WHAT YOU NEED TO DO: Please format the data below as a Markdown table with the columns "Row" and "Text", one row per line with its number, skipping any blank lines. Leave the pictures out and include only the text.

(PROVIDED DATA Opens)

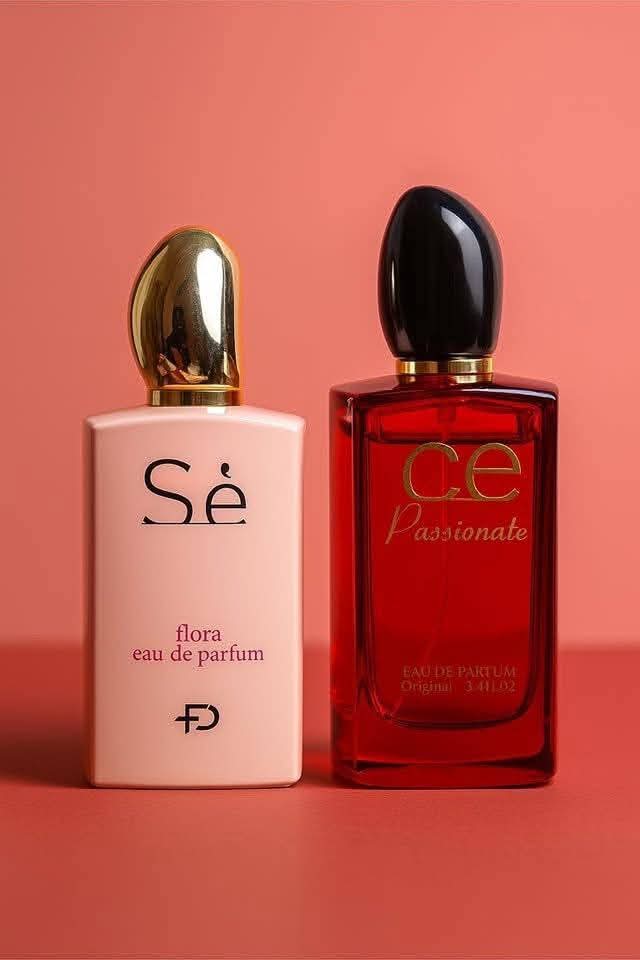 عطور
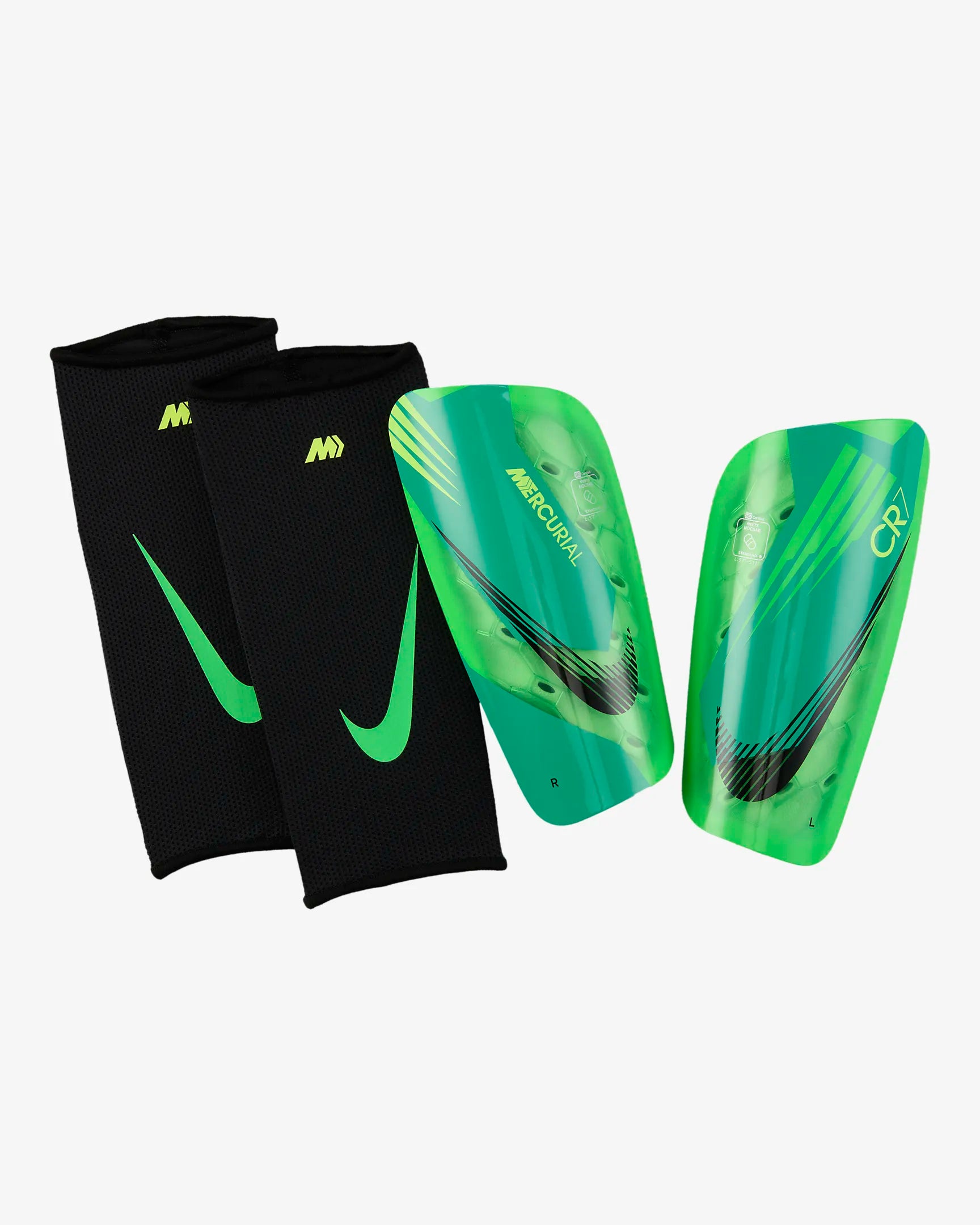 NIKE CR7 MERCURIAL LITE SHINGUARD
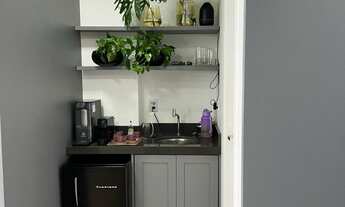 Imagem 4: Sala Comercial no Iguatemi Business: Modernidade e Sofisticação em São José do Rio Preto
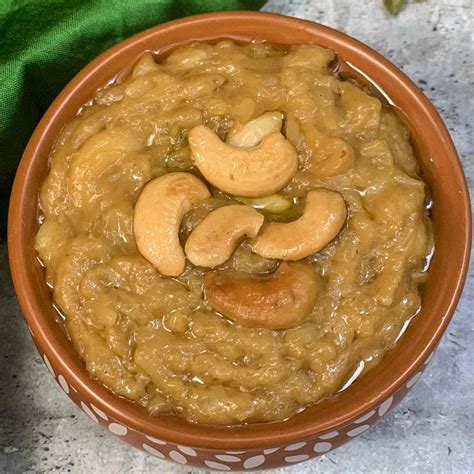 Instant Pot Sweet Pongal (Sakkarai Pongal) - Indian Veggie Delight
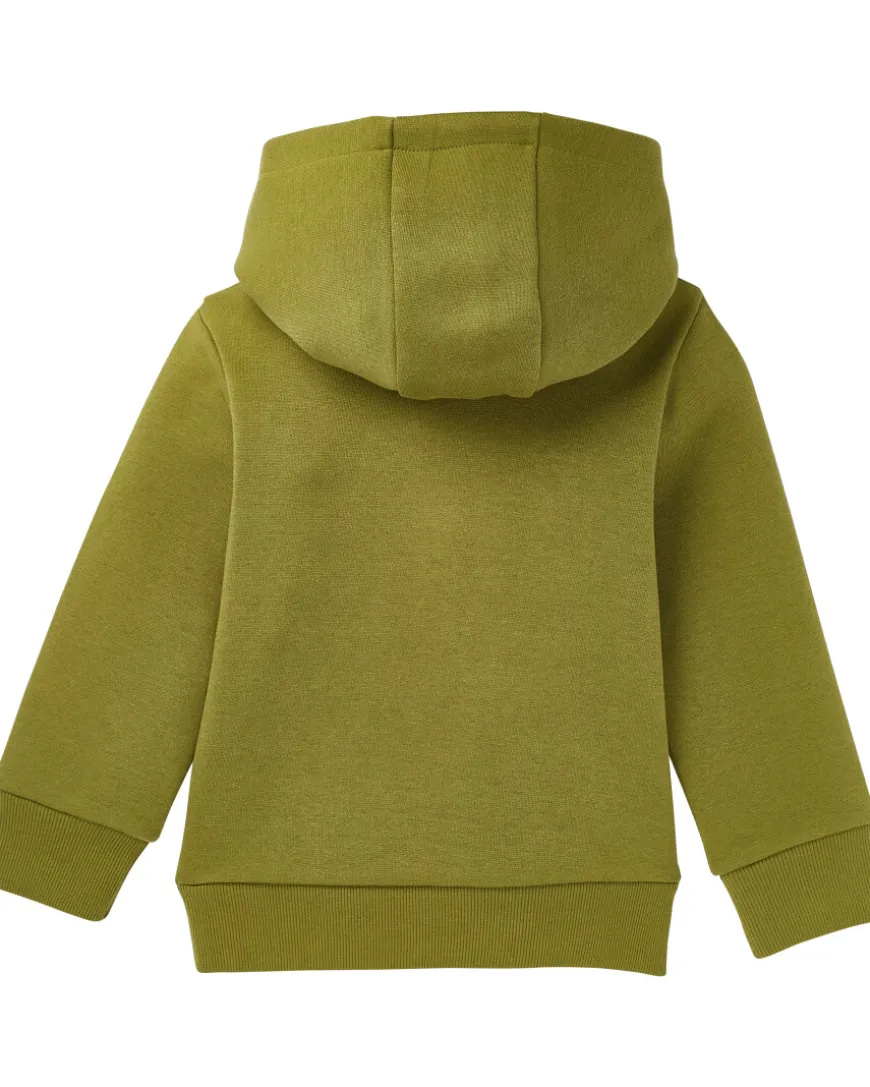 Pullover in Kapuze-KiK Onlineshop Clearance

(PROVIDED DATA Closes)

SOLUTION TO THE EXERCISE:
| Row | Text |
|---|---|
| 1 |  عطور |
| 2 |  NIKE CR7 MERCURIAL LITE SHINGUARD |
| 3 |  Imagem 4: Sala Comercial no Iguatemi Business: Modernidade e Sofisticação em São José do Rio Preto |
| 4 |  Instant Pot Sweet Pongal (Sakkarai Pongal) - Indian Veggie Delight |
| 5 |  Pullover in Kapuze-KiK Onlineshop Clearance |